Rutherford County Schools says it will have to throw away 1,000 doses of COVID-19 vaccine because they were put in the wrong kind of freezer.
The district received the doses of Moderna vaccine Thursday for an upcoming event. They were put in a freezer, then moved to a refrigerator, according to a statement from RCS. But then the temperature monitoring device gave an error code. Apparently, the shipment was never supposed to be put in a freezer, which was not an approved model.
School superintendent Bill Spurlock says the district “deeply regrets” the error.
Dr. Lisa Piercey, the state’s health commissioner, says there’s always added risk when working with outside partners, like a school district. And the state is doing that more and more, with at least 700 vaccination sites statewide this week.

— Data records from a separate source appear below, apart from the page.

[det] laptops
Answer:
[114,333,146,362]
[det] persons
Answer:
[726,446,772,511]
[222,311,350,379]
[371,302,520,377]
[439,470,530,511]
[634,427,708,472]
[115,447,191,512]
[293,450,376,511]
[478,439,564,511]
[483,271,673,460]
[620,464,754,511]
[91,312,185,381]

“Obviously we have to make some systemic changes to prevent those types of errors from happening, but I know the people on the ground are just as devastated as I am,” she says.
A vaccination clinic scheduled for teachers Saturday in Rutherford County will go on, with the aid of doses from the local health department.
It’s been a rough few weeks for vaccine spoilage in Tennessee. Through the end of January, the state’s department of health only allowed 161 doses to go to waste. But with the Rutherford incident, along with an apparent shipping mixup in Knox County and Shelby County’s mounting problems, the state is approaching 5,000 wasted doses this month.